When appreciated at an appropriately organ-rattling volume, the experience of witnessing the band play live takes on an almost religious, nirvanic aspect. The audience, played like an instrument, draws closer with every imminent crescendo, and together they become one with the artist, comforted in the warm embrace of sound, ecstatic, breathlessly transcendental for those few sacred moments in time.
This is not merely a gig. This, is a performance.
We don’t have to follow a fixed path and adhere to it all the time.
The band did not so much assemble as coagulate, beginning with the drummer, Zakhran, and the ex-bassist, Qi Min, idly bandying the idea of playing music together somewhere in the bowels of an army camp, hardly a hotbed of culture. Soon after, they acquired guitarists, Hao Kai, and Chun Kit, with Qi Min now replaced by Axel, completing the band’s current four-man line-up.
It’s more random now, and I think now with the randomness we have more spontaneity.
Since their early days, Sphaeras has been defined by their odd time signature, most prominently a 7/8 beat inspired by a bizarre fever-induced hallucination suffered by their drummer, Zakhran.
It set a precedent of randomness and improvisation that has bled into most of their work. Forsaking the restriction of any rubric on their unceasing search for the next creation, the band simply goes with the flow, constantly engineering and bettering until the raw material has been folded and teased into music. However, while their songwriting process is all ‘by feel’ and ‘random’, what is easy to forget is that it is the members’ mastery of their individual instruments that grants them a free hand to experiment, contributing to the constant development, highly evident in their jamming session which I had the privilege to attend one sweltering Sunday.
The transition to 7/8 metered time was however, not technically simple, with the newest member, Axel, having had to master the band’s idiosyncratic style and repertoire in the short time span of two months between his entry and first performance. He noted that “being new to really complex odd time signatures was a struggle at first, but it tickle[d] [him] in a good way”.
In terms of performance, Sphaeras’ doctrine of volatility adds onto the promise of fun and amazement at every live performance they put up. It truly accentuates their wish for the audience to bask in the ebullience and dynamism of their music, just as much as they delight in performing.

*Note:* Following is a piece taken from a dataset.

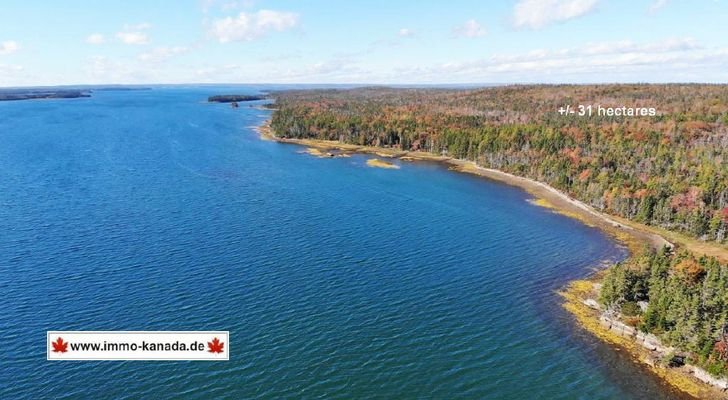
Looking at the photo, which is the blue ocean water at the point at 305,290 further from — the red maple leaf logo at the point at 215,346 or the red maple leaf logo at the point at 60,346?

Quizzed about their feelings towards the band, the boys gave a variety of responses ranging from Hao Kai’s forthright claim of “stress relief” to Zakhran’s jesting proclamation that the band is his “everything”.
Jokes aside, Sphaeras’ continuing narrative seems like a bildungsroman in creative bloom, with the members growing together and shaping each other’s paths, all while navigating the murky waters of adolescence, university, and increasing fame.
‘Sphaeras’, is more than just a good name for a rock band – it is the concise expression of an ideology.
Unity. Wholeness. Balance.
Resignation is never in their dictionary. Passion reigns even in the face of uncertainty, and perhaps this is what makes Sphaeras even more noteworthy. In a world full of ambiguity, what is definite is their pure enjoyment of themselves in the face of an arduous music-making process, and that, is assuredly not lost in translation.